→ TASK OBJECTIVE:
Please restate each line of the material word for word and omit any pictures.

→ DATASET SECTION:
····················

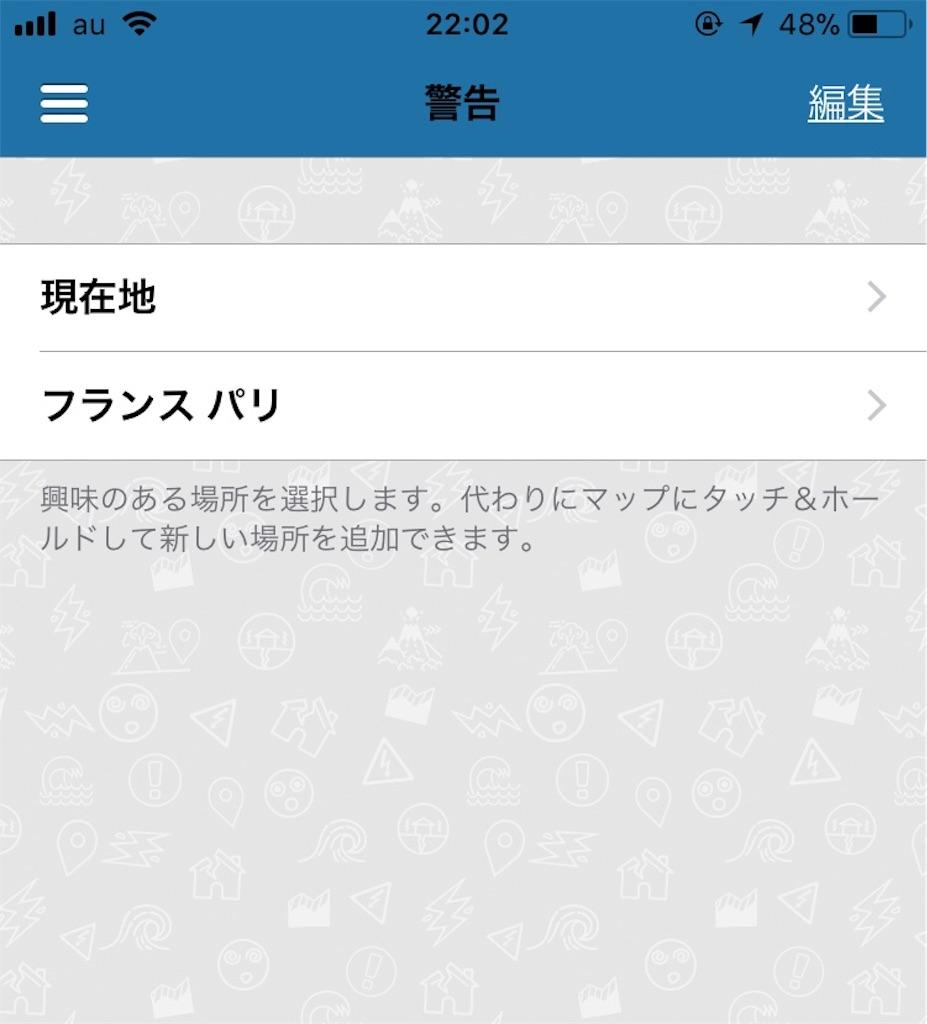 f:id:otokonobiyo:20180821221051j:image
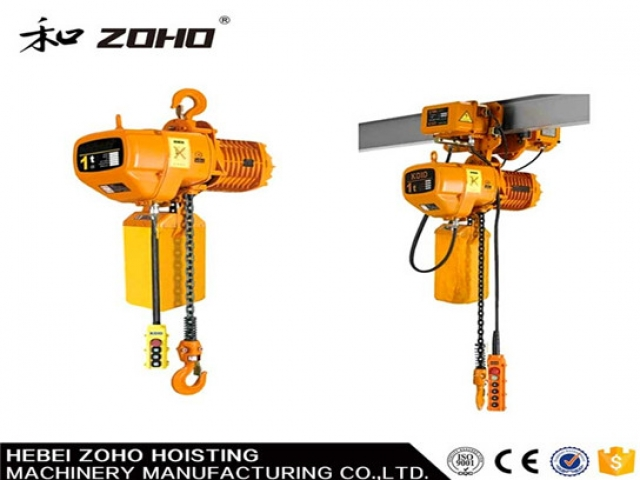 Electric Chain Hoist HHBB TYPE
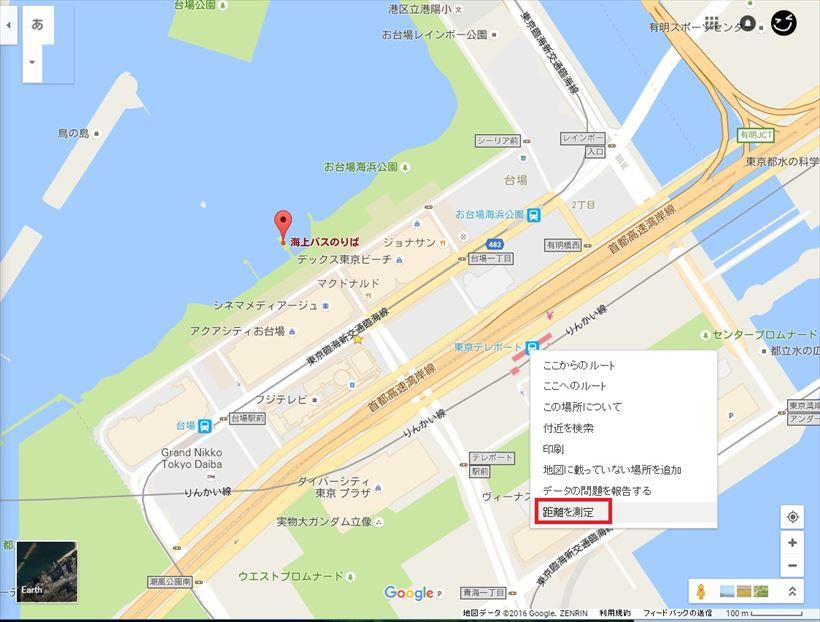 20170115_y-koba_google (1)_R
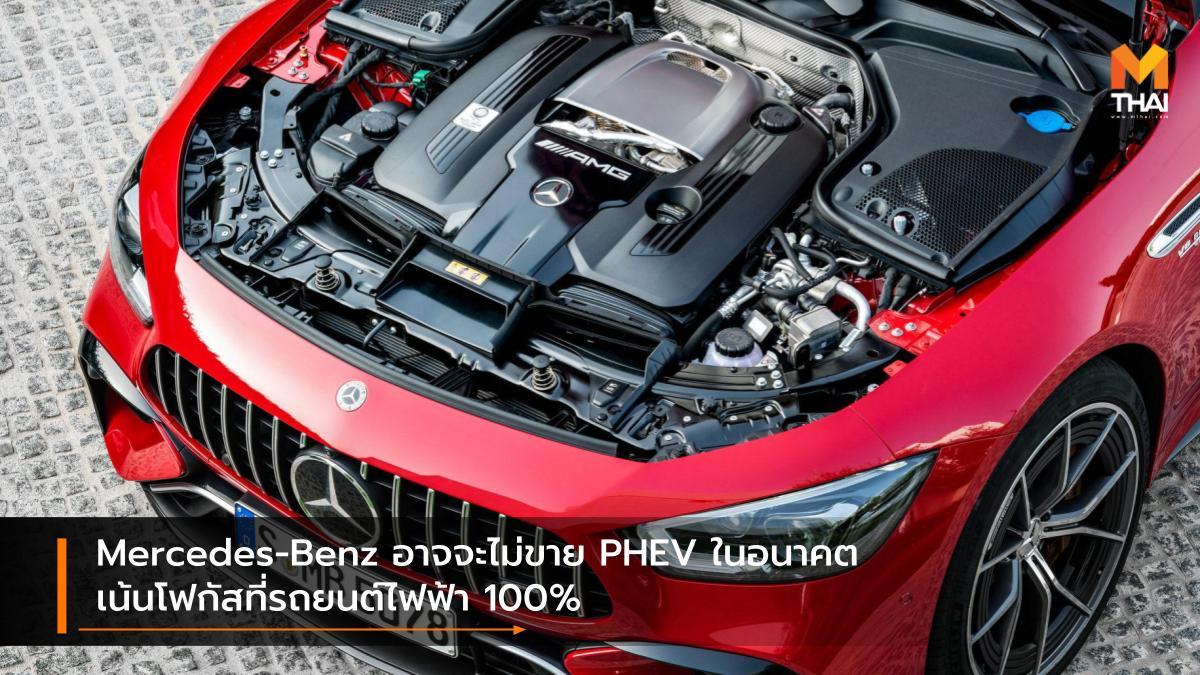 EV car Mercedes-Benz Plug-In HYBRID TheIAA MOBILITY 2021 ปลั๊กอินไฮบริด รถยนต์ไฟฟ้า เมอร์เซเดส-เบนซ์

····················

→ WRITTEN SOLUTION:
 f:id:otokonobiyo:20180821221051j:image
 Electric Chain Hoist HHBB TYPE
 20170115_y-koba_google (1)_R
 EV car Mercedes-Benz Plug-In HYBRID TheIAA MOBILITY 2021 ปลั๊กอินไฮบริด รถยนต์ไฟฟ้า เมอร์เซเดส-เบนซ์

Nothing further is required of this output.